Henrietta Lacks (born Loretta Pleasant; August 1, 1920 – October 4, 1951) was an African American woman whose cancer cells are the source of the famous HeLa Cell line, the first immortal human cell line. HeLa cells are one of the most important cell lines in public health and medical research today because of their ability to reproduce indefinitely under specific conditions. 

Henrietta Lacks was the unwilling donor of these immortal cells which were taken from a tumor that was biopsied during what was supposed to be a routine treatment process for cervical cancer at Johns Hopkins Hospital in Baltimore, MD, U.S., in 1951. After the cells were unethically collected by Johns Hopkins Hospital doctors, they were experimented on and eventually cultured in Dr. George Otto Gey’s research lab, where he was able to grow the cancerous cells taken from Henrietta Lacks. 

 The cells taken from Henrietta Lacks did not respond like any other cells that were experimented on they were uniquely resilient. In the laboratory, Henrietta’s cells were doubling every 20 to 24 hours. The rapid reproduction and durability of Lacks’s cancerous cells made them stand out from any other cell line in biomedical history. The discovery of these special characteristics of Henrietta Lacks’s cells led Dr. Gey to cultivate numerous groups of these cells and went on to infamously name this cell line HeLa Cells. The cell line was named after the first two letters of Lacks’s first and last name. 

 As history notes, Henrietta Lacks never had the opportunity to provide her informed consent before her cells were used in Dr. Gey’s research lab. Henrietta nor the Lacks family knew the samples from her cervical cancer biopsy would be sent to Dr. Gey’s tissue research lab. Information about the important discovery of the HeLa Cell line was public in medical and academic spaces after 1970, but the Lacks family was not aware until 1973. 

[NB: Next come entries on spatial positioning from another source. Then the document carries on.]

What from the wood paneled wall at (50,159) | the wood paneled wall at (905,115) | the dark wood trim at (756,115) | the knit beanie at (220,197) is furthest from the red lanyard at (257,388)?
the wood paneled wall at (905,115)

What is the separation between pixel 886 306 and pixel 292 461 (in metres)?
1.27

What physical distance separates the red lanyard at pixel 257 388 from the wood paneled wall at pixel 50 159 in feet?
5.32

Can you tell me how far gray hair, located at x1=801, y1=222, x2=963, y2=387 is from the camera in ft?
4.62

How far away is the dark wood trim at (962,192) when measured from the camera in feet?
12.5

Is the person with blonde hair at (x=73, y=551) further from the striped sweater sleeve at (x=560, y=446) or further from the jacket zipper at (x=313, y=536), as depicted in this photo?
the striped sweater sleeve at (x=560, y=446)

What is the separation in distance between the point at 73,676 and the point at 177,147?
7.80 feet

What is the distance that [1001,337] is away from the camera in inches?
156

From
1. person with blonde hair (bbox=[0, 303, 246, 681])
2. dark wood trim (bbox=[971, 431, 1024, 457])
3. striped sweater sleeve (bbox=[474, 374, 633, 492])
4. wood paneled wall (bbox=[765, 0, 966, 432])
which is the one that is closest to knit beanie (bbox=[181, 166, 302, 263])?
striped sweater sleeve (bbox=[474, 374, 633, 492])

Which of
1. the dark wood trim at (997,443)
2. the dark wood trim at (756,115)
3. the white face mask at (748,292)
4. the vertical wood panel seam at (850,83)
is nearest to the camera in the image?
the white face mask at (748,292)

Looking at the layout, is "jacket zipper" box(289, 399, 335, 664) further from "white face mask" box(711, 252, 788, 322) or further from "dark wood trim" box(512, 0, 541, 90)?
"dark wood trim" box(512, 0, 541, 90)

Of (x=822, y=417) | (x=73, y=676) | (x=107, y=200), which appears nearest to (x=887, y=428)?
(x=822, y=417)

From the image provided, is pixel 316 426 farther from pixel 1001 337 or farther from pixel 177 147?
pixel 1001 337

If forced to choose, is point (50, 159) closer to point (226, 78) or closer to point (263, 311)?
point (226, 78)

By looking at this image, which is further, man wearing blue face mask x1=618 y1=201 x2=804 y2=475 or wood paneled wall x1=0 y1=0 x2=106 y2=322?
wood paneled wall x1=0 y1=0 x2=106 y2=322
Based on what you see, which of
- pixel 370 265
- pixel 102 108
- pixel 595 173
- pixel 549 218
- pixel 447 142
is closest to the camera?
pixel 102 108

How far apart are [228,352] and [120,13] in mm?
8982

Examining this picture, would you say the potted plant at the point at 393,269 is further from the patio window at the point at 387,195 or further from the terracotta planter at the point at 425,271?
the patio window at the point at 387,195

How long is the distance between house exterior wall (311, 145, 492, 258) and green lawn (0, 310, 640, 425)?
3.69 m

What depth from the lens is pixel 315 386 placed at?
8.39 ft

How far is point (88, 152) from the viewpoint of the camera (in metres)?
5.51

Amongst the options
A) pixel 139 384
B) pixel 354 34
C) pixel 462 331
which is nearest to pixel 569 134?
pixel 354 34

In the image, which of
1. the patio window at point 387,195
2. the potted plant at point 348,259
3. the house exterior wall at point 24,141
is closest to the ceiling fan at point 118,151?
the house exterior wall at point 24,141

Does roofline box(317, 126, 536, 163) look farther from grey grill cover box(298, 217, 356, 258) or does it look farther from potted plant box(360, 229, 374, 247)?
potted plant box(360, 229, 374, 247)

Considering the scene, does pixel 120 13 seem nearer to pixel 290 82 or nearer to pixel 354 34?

 Today, physicians and researchers have advanced healthcare due to Henrietta Lacks’ thankless contribution of the HeLa Cell line to public health and medical research. Over the past several decades, HeLa Cells have led to remarkable medical breakthroughs including two Noble Peace Prizes, research on the effects of zero gravity, the development of polio and HPV vaccines, the study of leukemia, cancer research, and including the fight against HIV/AIDS. 

 Despite changing medicine as we know it, the Lacks family still has not seen adequate reparations or compensation for all that Mrs. Henrietta Lacks contributed to mankind with her immortal HeLa Cells.